Thirteen years after the Genetic Engineering Approval Committee (GEAC) had ‘deferred' commercial approval for genetically-modified (GM) mustard; the genie is once again back. Costing Rs 70-crore of taxpayer's money, which could have helped set up at least 3,000 new schools, the new GM mustard awaiting approval for commercial cultivation this time comes dressed up in public sector attire.
The same claims, the same language (almost the same) and the same fears. Earlier it was Pro-Agro Seeds India, a subsidiary of multinational agro-chemical giant Bayer, which claimed its GM variety containing four foreign genes, would raise the productivity of mustard by 20-25 per cent, and improve oil quality. The new GM mustard that has been developed by the Centre for Genetic Manipulation of Crop Plants, University of Delhi, and contains three alien genes - Bar, Barnase and Barstar -- also makes strikingly similar claims. At the same time, for reasons that can be explained, the promoters of the earlier Pro-Agro GM mustard as well as Delhi University's new GM mustard deny the expression of herbicide resistance, although both use a gene known for it.

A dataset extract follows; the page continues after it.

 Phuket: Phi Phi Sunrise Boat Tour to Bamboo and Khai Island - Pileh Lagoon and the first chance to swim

Pro-GM lobbies distorting facts
The country is importing Rs 60,000-crore worth of edible oils every year and therefore there is an urgent need to increase the production of mustard, which in turn means producing more edible oils, goes the refrain. In several panel discussions and public debates on this subject in which I have participated, I have heard Dr Deepak Pental, a former Vice-Chancellor of Delhi University and the lead developer of the new GM mustard, repeatedly assert on the need to cut down on the foreign exchange outgo and also how much would be the resulting saving for a developing country like India. This is exactly what the promoters of the GM mustard developed by Pro-Agro used to claim some 13 years back. Edible oil imports at that time were also around 50 per cent of the domestic requirement, costing the state exchequer Rs 12,000-crore.

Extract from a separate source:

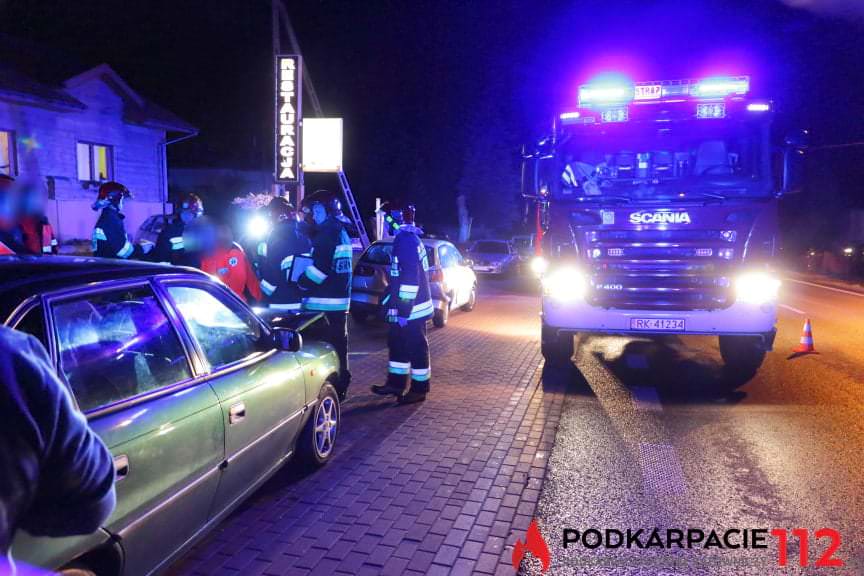 Wypadek na Bema w Krośnie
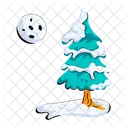 Winter Tree Snow Tree Pine Tree Icon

To any educated person, the argument on the need to reduce the huge import bill on edible oils sounds very appealing. But very cleverly, the GM lobby has used this argument to give an impression as if it is because of the shortfall in mustard production. In reality, it is not so.

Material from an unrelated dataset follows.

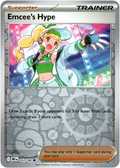 163/182 Emcee's Hype - Reverse Holo | Pokemon Scarlet & Violet—Destined Rivals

Let me explain. Former Prime Minister Rajiv Gandhi was piqued over India's rising imports. He was desperate to cut down on what the macro-economists call as the Current Account Deficit. Fuel, fertilizer and edible oils topped the import chart. The annual import bill for edible oils then hovered between Rs 1500 and Rs 3000-crores. Knowing that edible oil imports could be stopped since India had the ability to raise domestic oilseeds production and also undertake processing, he launched a Technology Mission in Oilseeds in 1985.